On average, vertebral strength was significantly decreased from baseline in the control group (n = 15) (median change -10.6%; P = 0.008) but was maintained in the ALN group (n = 14) (median change +0.4%; P = 0.55), with a significant difference between the 2 groups (P < 0.01). Strength decreased more rapidly within the trabecular bone, and ALN treatment was much more effective in the peripheral than the trabecular compartment.

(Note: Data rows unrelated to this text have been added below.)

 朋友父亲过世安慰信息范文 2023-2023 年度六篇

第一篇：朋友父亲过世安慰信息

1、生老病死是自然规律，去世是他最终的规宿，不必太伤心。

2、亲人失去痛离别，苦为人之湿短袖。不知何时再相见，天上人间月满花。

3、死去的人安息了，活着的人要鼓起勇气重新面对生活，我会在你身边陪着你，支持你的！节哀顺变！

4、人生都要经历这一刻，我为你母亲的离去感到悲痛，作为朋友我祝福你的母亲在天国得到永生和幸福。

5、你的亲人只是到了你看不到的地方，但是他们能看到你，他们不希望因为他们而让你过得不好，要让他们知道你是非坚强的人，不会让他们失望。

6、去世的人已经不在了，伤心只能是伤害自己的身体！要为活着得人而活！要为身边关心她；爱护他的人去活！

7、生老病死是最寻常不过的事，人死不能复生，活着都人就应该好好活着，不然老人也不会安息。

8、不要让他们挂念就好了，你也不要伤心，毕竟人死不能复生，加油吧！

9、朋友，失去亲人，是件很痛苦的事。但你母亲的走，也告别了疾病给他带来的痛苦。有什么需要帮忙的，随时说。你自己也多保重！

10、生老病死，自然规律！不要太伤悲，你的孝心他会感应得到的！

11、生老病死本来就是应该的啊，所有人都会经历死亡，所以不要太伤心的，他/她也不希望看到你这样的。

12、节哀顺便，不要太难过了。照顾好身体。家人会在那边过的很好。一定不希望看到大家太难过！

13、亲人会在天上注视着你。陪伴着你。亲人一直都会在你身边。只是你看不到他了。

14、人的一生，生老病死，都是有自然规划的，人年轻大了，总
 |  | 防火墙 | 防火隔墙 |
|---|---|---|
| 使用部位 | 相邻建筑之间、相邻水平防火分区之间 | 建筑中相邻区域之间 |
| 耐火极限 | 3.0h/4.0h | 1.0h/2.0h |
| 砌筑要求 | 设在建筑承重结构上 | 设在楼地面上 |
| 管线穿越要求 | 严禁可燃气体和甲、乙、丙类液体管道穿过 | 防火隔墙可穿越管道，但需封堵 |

Our results indicate that patients with RA can lose a substantial amount of vertebral strength over a relatively short period of time, and this loss can be prevented by ALN, primarily via its positive effect on the outer 2 mm of vertebral bone.
临床计算机断层扫描(CT)的有限元分析提供了一种评估椎体强度的非侵入性方法,该方法优于双能X线吸收法(DXA)测量的骨面积密度。本研究旨在比较使用这种新方法测量的接受阿仑膦酸盐(ALN)治疗的类风湿关节炎(RA)患者与未接受该治疗的患者的强度变化。
30名无L3压缩性骨折放射学迹象或骨质疏松症用药史的女性RA患者参加了一项前瞻性随机临床试验。患者被随机分配到ALN组(口服5毫克,每日一次)或未接受抗吸收治疗的对照组。所有患者在基线时通过DXA和定量CT进行评估,并在平均12.2个月后重新评估。对CT扫描图像(n = 29可用于分析)进行非线性有限元分析,以计算椎体抗压强度的估计值,并评估与小梁骨区域和骨外侧2毫米(外周区域)变化相关的强度变化。
平均而言,对照组(n = 15)的椎体强度从基线水平显著下降(中位数变化-10.6%;P = 0.008),而ALN组(n = 14)的椎体强度保持不变(中位数变化+0.4%;P = 0.55),两组之间存在显著差异(P < 0.01)。小梁骨内强度下降更快,ALN治疗在外周区域比在小梁骨区域更有效。
我们的结果表明,RA患者在相对较短的时间内可能会失去大量椎体强度,而ALN可以预防这种损失,主要是通过其对椎体骨外侧2毫米的积极作用。